— 課題文 —
演習文の「従業員数 | 平均年齢」から「ている点に注意してください。」に至るまでをすべて、一字も変えずに返してください。

— 演習文 —
__________________________________________________

従業員数 | 平均年齢 | 平均勤続年数 | 平均年間給与 |
---|---|---|---|
2,167名 | 49.4歳 | 7.3年 | 8,588(千円) |
2024年1月に1株当たり5株の株式分割を実施
ソシオネクストは2024年1月1日に1:5の株式分割を行っています。そのため、2023年からは株価が大幅に変わっている点に注意してください。
ソシオネクストの2024年の配当金は?
24.3期の3月末配当は23円予定なので、通期で46円の予定です。23.3期の配当は分割後換算で42円でした。配当利回りはおよそ1%、配当性向は35%程度です。
ソシオネクストの権利確定日と2024年の配当予想
中間配当がある場合は9月です。

__________________________________________________

— 対象リスト —
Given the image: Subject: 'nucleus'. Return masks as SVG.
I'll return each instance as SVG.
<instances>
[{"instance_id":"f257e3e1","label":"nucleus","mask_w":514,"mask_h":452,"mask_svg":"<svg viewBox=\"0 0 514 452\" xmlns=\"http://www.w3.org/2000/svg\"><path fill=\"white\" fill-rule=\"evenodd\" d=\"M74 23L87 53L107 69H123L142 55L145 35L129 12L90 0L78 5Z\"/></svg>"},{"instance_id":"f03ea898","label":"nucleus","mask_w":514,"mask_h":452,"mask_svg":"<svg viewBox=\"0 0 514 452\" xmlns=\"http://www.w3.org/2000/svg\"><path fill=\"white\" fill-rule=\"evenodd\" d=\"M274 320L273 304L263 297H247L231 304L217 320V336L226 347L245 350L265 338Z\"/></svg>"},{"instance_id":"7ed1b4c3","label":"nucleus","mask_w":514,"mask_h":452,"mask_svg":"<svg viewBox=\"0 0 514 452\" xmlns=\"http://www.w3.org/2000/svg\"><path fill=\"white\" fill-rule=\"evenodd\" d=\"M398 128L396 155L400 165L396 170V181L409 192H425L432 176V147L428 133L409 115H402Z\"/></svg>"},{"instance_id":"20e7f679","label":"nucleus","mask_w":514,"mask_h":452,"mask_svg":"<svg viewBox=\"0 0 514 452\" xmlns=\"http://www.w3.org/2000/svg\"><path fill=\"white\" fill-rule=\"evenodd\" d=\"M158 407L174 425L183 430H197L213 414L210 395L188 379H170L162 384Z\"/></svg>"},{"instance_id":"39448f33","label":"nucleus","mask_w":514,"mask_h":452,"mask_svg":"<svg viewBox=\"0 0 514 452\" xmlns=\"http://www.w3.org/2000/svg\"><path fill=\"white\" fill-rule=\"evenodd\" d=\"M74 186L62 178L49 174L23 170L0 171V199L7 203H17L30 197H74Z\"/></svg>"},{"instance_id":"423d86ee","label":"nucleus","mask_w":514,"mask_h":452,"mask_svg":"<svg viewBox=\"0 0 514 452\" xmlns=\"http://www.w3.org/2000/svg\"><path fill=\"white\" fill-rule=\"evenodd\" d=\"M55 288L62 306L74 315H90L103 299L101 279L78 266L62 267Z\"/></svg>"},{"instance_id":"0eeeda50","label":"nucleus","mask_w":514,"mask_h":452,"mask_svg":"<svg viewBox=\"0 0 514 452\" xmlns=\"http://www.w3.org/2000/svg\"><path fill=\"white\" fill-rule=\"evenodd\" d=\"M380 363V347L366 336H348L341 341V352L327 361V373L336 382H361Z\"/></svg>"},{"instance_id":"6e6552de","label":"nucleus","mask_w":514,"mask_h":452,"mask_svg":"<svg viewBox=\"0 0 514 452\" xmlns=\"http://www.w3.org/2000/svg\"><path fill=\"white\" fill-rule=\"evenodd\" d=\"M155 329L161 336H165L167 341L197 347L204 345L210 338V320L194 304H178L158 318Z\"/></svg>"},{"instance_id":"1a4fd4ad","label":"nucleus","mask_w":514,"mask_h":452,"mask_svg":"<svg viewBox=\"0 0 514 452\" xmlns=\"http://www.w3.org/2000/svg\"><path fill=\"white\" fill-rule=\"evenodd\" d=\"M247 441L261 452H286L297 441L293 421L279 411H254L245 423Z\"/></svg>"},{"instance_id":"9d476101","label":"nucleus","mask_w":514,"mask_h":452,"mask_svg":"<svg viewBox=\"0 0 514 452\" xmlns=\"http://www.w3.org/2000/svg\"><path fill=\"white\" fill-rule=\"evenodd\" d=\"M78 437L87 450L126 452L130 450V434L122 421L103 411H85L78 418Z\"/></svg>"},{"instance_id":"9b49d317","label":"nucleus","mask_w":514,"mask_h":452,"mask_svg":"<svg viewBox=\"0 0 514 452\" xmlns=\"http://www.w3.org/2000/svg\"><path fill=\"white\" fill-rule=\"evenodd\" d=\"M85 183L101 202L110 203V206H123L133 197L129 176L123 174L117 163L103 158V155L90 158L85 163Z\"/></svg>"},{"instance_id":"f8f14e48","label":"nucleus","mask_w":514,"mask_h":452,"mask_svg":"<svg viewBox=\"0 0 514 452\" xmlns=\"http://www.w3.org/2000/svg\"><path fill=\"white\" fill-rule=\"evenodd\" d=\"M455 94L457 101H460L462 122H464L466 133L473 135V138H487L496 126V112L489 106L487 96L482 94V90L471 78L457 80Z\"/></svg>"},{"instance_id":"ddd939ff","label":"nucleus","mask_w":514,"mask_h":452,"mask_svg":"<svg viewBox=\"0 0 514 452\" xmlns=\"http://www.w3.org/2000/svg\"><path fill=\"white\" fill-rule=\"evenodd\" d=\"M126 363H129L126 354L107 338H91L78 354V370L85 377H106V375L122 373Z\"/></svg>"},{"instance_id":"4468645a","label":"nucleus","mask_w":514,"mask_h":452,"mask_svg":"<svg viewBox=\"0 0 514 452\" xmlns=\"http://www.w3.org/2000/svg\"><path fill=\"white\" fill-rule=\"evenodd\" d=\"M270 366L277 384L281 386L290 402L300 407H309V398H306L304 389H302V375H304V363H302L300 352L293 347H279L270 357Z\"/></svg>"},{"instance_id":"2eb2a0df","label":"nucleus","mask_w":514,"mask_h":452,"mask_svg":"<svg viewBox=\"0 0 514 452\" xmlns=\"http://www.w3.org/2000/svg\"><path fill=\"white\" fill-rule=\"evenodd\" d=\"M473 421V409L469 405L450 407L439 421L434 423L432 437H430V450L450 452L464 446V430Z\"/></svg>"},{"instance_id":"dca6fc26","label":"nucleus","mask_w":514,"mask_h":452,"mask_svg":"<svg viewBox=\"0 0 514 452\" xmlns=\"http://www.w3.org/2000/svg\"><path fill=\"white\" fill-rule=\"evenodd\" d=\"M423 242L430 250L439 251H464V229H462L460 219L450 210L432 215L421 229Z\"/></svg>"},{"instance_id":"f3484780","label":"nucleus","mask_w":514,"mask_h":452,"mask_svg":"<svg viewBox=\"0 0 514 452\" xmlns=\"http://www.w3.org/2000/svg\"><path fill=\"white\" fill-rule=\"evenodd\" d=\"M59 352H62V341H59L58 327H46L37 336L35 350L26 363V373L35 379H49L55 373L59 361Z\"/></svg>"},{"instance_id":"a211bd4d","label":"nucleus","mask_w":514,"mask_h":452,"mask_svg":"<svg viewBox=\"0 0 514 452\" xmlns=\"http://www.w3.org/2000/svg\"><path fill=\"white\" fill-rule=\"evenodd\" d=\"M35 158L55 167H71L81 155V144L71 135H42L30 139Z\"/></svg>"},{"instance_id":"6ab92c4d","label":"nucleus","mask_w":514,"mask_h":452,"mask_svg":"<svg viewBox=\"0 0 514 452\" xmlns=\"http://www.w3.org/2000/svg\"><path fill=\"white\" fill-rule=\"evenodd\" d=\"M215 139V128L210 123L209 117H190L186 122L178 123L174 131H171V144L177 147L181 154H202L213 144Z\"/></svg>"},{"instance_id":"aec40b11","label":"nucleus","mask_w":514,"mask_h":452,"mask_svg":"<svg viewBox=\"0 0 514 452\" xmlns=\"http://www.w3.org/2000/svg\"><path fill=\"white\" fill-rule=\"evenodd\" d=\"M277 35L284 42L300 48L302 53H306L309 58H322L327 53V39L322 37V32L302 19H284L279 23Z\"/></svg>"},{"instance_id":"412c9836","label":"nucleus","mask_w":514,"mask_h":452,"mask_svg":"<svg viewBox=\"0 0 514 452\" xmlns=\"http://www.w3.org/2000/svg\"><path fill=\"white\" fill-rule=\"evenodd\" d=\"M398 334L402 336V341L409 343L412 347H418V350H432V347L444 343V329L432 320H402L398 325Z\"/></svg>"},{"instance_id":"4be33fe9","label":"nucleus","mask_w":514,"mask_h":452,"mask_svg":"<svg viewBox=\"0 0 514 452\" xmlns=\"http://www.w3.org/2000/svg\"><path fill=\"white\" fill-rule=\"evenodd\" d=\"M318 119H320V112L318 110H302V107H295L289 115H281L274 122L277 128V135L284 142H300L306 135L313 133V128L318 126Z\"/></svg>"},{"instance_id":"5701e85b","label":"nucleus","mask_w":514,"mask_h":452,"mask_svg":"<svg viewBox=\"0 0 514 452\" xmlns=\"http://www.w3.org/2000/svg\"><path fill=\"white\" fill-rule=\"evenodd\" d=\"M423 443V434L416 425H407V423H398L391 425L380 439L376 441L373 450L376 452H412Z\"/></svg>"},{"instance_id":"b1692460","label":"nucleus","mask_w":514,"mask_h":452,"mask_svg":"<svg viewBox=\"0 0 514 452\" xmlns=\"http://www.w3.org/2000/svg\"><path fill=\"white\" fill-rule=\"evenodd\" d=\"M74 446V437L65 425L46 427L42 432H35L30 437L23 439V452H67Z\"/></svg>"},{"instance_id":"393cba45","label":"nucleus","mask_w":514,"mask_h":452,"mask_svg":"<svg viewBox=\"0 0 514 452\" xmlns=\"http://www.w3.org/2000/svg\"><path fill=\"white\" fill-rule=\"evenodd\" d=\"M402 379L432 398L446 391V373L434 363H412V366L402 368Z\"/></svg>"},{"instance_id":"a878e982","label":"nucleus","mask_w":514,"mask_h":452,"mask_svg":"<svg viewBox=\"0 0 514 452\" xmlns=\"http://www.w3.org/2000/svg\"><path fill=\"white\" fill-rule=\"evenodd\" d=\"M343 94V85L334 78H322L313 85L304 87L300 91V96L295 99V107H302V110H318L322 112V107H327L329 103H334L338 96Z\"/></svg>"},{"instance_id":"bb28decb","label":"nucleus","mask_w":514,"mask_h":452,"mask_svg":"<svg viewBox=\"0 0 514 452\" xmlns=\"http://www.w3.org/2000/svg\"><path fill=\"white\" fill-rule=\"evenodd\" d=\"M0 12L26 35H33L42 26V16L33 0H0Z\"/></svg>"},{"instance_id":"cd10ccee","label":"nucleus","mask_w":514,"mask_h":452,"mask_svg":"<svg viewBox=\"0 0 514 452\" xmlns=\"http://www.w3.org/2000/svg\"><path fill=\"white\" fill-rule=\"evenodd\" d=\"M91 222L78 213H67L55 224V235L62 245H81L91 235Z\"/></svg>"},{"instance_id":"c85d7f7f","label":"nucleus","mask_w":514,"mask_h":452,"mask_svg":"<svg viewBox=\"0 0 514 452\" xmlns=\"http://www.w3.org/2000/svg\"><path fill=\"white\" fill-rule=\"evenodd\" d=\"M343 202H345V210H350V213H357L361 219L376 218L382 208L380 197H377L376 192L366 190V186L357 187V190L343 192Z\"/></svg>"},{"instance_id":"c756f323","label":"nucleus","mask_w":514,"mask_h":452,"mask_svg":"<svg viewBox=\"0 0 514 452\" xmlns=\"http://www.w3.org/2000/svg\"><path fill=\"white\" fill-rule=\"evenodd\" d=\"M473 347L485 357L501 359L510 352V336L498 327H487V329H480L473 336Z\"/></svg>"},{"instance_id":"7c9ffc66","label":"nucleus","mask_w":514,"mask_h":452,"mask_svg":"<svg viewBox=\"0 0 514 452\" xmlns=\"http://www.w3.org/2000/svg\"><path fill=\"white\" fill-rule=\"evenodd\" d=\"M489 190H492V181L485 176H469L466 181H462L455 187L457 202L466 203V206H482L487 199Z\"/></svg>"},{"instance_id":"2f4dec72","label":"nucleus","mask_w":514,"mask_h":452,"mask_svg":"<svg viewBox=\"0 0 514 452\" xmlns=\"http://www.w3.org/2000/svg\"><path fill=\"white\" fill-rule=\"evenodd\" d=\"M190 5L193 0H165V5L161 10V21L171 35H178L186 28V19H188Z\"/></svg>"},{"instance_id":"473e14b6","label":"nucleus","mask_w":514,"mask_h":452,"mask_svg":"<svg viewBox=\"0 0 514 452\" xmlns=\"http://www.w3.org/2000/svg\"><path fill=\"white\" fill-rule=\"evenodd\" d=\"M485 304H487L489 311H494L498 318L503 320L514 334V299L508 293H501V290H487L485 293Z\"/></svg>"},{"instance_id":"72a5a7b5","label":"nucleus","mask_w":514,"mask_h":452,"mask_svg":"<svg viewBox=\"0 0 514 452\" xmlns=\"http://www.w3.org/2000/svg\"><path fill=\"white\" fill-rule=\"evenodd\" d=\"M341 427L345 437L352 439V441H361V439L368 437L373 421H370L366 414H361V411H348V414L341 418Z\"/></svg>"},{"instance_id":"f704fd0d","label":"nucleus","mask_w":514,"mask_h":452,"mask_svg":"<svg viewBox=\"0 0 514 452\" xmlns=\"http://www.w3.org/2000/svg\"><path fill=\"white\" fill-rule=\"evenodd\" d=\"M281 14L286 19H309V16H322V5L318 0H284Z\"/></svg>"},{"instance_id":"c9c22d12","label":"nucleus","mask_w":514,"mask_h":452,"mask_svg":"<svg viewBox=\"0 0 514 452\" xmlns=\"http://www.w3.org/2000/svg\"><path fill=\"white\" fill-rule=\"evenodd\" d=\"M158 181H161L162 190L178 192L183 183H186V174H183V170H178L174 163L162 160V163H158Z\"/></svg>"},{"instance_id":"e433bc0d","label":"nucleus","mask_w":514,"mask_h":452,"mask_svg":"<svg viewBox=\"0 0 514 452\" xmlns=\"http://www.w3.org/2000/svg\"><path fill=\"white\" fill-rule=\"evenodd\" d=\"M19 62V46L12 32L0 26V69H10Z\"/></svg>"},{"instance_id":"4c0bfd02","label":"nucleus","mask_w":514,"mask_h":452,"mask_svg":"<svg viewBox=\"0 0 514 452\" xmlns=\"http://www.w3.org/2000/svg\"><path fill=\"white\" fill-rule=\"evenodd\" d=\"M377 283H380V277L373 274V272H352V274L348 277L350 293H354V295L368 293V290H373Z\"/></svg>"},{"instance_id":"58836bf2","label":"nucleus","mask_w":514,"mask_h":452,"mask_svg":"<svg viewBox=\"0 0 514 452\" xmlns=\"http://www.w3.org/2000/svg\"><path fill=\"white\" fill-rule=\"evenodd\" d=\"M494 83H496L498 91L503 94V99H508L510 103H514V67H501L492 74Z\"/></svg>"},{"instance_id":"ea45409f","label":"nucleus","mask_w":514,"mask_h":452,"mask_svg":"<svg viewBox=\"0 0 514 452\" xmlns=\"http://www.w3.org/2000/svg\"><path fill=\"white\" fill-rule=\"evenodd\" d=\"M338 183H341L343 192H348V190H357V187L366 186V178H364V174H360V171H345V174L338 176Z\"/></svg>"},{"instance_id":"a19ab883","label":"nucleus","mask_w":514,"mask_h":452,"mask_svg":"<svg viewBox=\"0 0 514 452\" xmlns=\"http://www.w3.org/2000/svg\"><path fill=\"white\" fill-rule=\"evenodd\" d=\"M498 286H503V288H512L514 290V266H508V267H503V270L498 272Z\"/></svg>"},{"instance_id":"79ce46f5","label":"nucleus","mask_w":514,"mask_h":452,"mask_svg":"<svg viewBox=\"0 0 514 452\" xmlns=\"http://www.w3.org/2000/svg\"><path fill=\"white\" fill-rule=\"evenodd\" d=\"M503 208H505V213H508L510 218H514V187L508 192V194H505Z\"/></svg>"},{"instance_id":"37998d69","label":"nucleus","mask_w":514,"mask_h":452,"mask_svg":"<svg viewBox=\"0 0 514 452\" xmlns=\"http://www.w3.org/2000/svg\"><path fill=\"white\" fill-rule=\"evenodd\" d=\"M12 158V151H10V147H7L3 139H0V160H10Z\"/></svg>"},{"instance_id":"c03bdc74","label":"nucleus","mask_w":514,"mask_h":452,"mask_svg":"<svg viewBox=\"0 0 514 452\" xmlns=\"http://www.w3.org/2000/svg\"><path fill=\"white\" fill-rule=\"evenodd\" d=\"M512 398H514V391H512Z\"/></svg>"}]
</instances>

__________________________________________________

— 解答例 —
従業員数 | 平均年齢 | 平均勤続年数 | 平均年間給与 |
---|---|---|---|
2,167名 | 49.4歳 | 7.3年 | 8,588(千円) |
2024年1月に1株当たり5株の株式分割を実施
ソシオネクストは2024年1月1日に1:5の株式分割を行っています。そのため、2023年からは株価が大幅に変わっている点に注意してください。